Tubular injury and fibrosis after repeated-dose cisplatin (RDCP). A–D: data from a separate cohort of mice given 7 mg/kg CP (n = 4) or vehicle (n = 5) weekly for 4 wk. A and B: representative images of a control kidney (A) and a CP-induced acute kidney injury (CP-AKI) kideny (B) at day 28. The highlighted boxes (i–iv) in the low-power images correspond to the magnified images to the right.
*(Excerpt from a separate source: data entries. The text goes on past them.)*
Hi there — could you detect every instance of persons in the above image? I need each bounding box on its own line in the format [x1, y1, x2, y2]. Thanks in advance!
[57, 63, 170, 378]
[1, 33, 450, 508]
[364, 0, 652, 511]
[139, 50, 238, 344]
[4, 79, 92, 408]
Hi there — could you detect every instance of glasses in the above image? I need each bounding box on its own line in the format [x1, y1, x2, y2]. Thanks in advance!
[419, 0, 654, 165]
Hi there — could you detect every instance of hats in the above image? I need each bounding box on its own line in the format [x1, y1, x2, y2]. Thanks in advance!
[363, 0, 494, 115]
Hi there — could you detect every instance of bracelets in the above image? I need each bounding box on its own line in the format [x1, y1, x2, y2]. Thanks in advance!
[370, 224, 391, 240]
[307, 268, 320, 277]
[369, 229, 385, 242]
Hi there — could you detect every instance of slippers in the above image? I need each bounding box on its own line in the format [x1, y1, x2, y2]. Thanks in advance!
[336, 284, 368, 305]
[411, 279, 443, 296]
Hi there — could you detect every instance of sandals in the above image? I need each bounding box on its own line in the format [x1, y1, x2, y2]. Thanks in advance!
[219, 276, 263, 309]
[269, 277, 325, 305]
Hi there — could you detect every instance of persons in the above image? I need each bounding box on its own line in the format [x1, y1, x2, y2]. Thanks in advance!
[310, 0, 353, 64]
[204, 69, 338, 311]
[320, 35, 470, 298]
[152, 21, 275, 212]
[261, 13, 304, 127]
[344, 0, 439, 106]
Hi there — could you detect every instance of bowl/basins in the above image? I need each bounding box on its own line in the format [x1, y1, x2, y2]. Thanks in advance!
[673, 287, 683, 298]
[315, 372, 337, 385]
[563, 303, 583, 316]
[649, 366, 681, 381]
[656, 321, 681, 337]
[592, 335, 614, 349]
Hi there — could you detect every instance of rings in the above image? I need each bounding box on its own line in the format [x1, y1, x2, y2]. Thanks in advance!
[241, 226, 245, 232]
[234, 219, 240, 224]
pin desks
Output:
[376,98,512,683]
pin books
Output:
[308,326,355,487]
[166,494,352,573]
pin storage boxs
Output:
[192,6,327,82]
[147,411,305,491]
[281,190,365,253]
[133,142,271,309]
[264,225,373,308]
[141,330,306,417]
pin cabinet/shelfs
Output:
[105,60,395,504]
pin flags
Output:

In injured kidneys (B), dilated tubules with casts (*) show deepithelialization (solid arrowheads). Cortical glomeruli have mesangial expansion (arrows). Intratubular fibrosis and hypercellularity (open arrowheads) are found in the cortex (Ctx; i), outer medulla (OM; ii and iii), and inner medulla (IM; iv). C: tubular injury scores in the Ctx and OM from periodic acid-Schiff-stained kidney sections at day 28. D: glomerular injury score from periodic acid-Schiff-stained kidney sections at day 28. E–I: data from the same cohort of mice shown in Fig. 1. E: quantification of renal fibrosis (picrosirius red staining) in the OM at day 28. F: representative images of the OM of picrosirius red-stained kidney sections. G−J: mRNA expression of the following fibrosis markers: α-smooth muscle actin (α-SMA; G), lysyl oxidase-like 2 (LoxL2; H), collagen type I-α₁ (Col1-α1; I), and collagen type III-α₃ (Col3-α1; J) relative to GAPDH on day 28. Data points in C–E and G–J represent individual animals, with means ± SE of the groups indicated. A two-sided t-test was used to compare RDCP to control mice in C–E and G–J. NS, not significant (P > 0.05). **P ≤ 0.01; ***P ≤ 0.001; #P ≤ 0.0001.